* **Tarefas a realizar**
- 1) No código Python sobre doenças respiratórias, quais condições compõem a lista respiratory_conditions?
- 2) Dê a continuação do código Python sobre doenças respiratórias a partir do ponto em que ele termina.

In [103]:
import pandas as pd
import numpy as np
import sys
import os
from sklearn.metrics import make_scorer, recall_score, accuracy_score, f1_score
from sklearn.model_selection import GridSearchCV, cross_validate
from sklearn.neighbors import KNeighborsClassifier
from sklearn.neural_network import MLPClassifier
from sklearn.preprocessing import StandardScaler
from sklearn.tree import DecisionTreeClassifier
from sklearn.pipeline import make_pipeline
from sklearn.svm import SVC
from scipy.stats import ttest_rel

sys.path.append(os.path.abspath('..'))
from processamento import df

In [104]:
# Definir as doenças respiratórias
respiratory_conditions = ['Asthma', 'Chronic obstructive pulmonary disease']

# Criar o novo atributo RespDisease: 1 se for doença respiratória, 0 caso contrário
df['RespDisease'] = df['Outcome'].apply(lambda x: 1 if x in respiratory_conditions else 0)

# Obter dataframe apenas com valores númericos
df_num = df.select_dtypes(include=[np.number])

# Contagem específica
asthma_count = df['Outcome'].value_counts().get('Asthma', 0)
copd_count = df['Outcome'].value_counts().get('Chronic obstructive pulmonary disease', 0)

print(f"Asthma: {asthma_count}")
print(f"Chronic obstructive pulmonary disease: {copd_count}")

# Confirmar com RespDisease
print(f"Doenças respiratórias: {(df['RespDisease'] == 1).sum()}")

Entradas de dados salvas
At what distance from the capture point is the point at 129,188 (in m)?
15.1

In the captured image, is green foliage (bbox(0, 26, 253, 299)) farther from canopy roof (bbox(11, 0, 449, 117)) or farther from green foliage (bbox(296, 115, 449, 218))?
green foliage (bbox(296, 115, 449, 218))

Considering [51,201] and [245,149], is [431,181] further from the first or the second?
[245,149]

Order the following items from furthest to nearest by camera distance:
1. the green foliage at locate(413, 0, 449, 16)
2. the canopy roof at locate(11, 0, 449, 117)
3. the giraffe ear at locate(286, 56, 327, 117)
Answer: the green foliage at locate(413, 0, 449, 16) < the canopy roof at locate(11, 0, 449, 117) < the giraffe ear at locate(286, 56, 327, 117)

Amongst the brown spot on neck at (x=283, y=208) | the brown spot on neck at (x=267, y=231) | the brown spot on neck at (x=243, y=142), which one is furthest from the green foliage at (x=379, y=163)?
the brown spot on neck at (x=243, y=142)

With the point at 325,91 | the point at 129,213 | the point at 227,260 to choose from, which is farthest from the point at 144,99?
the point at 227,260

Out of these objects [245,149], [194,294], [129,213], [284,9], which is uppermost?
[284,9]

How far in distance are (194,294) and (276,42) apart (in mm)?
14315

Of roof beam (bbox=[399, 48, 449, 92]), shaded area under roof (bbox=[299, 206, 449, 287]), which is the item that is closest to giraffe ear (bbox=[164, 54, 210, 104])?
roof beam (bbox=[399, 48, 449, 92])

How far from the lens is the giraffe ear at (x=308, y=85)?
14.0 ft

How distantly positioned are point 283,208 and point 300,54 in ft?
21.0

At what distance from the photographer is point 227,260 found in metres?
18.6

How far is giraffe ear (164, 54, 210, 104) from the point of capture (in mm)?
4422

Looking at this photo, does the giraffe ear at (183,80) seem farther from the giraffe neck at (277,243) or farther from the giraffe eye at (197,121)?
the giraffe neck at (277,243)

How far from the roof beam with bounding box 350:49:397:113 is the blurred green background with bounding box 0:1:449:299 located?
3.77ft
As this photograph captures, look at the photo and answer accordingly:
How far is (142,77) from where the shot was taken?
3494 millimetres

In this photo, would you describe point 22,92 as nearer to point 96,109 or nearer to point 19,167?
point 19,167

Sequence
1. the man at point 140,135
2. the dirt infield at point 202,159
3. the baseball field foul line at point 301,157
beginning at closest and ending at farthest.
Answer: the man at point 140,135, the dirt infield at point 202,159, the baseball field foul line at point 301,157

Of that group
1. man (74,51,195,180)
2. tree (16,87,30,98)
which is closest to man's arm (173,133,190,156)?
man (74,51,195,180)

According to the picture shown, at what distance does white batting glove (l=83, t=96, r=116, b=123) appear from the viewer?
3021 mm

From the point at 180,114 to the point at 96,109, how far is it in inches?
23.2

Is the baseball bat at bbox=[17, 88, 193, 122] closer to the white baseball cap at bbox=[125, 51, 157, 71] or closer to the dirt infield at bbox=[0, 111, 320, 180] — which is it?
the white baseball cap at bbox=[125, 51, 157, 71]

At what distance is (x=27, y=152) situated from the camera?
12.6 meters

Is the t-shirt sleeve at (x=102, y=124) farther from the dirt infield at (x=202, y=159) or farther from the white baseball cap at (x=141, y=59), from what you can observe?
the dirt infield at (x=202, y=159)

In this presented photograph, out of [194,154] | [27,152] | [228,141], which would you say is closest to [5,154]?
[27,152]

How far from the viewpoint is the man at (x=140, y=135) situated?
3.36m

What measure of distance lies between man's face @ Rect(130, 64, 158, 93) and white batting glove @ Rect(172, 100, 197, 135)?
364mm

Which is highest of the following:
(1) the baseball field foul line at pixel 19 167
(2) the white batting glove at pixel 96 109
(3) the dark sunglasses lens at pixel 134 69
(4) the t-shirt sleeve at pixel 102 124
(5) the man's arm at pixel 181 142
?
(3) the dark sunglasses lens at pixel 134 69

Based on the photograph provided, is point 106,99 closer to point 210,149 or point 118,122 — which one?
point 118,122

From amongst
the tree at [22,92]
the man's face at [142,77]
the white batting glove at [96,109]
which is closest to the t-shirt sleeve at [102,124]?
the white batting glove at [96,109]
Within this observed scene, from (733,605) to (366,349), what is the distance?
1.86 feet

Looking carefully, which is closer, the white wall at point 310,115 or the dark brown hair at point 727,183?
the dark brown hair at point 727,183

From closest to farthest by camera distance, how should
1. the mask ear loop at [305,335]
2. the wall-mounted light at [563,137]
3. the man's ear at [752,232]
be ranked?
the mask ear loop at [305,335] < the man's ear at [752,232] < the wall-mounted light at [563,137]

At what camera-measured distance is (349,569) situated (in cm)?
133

* **Respostas por tarefa**
- 1) Asthma e Chronic obstructive pulmonary disease.

- 2)
Asthma: 10254
Chronic obstructive pulmonary disease: 8485
Doenças respiratórias: 18739


# **4.3.2 Modelos de previsão de doenças respiratórias**

In [None]:
# Define especificidade
def specificity_score(y_true, y_pred):
    return recall_score(y_true, y_pred, pos_label=0)

specificity_scorer = make_scorer(specificity_score)

# Define métricas
scoring = {
    'Accuracy': 'accuracy',
    'Sensitivity': 'recall',
    'Specificity': specificity_scorer,
    'F1': 'f1'
}

X = df_num.drop(columns=['RespDisease'])
y = df_num['RespDisease']

#### a. Modelo árvore de decisão

In [None]:
# Hiperparâmetros do árvore de decisão
dt_model_params = {
    'max_depth': [None, 5, 10, 20], 
    'min_samples_split': [2, 5, 10] 
}

# Otimizar hiperparâmetros do DecisionTreeClassifier
grid = GridSearchCV(
    DecisionTreeClassifier(),
    dt_model_params,
    cv=5,                                # 5-fold cross-validation
    scoring='neg_mean_absolute_error',
    n_jobs=-1
)

# Ajustar (treinar) o modelo com os dados
grid.fit(X, y)

# Obter os melhores parâmetros e a melhor pontuação
dt_best_params = grid.best_params_
dt_best_score = -grid.best_score_.round(2)
print(f"Best Decision Tree Parameters: {dt_best_params}")
print(f"Best Score: {dt_best_score}")

# Treinar o modelo com os melhores parâmetros
dt_model = DecisionTreeClassifier(**dt_best_params)

# Avaliar desempenho do modelo 
scores = cross_validate(dt_model, X, y, cv=5, scoring=scoring, n_jobs=-1)

# Calcular as métricas de avaliação
dt_metrics = {}
for metric in scoring.keys():
    dt_metrics[metric] = (
        np.mean(scores[f'test_{metric}']), 
        np.std(scores[f'test_{metric}'])
    )

# Exibir as métricas de avaliação do modelo
print("Decision Tree Evaluation:")
for metric, (mean, std) in dt_metrics.items():
    print(f"{metric}: Mean = {mean:.3f}, Std = {std:.3f}")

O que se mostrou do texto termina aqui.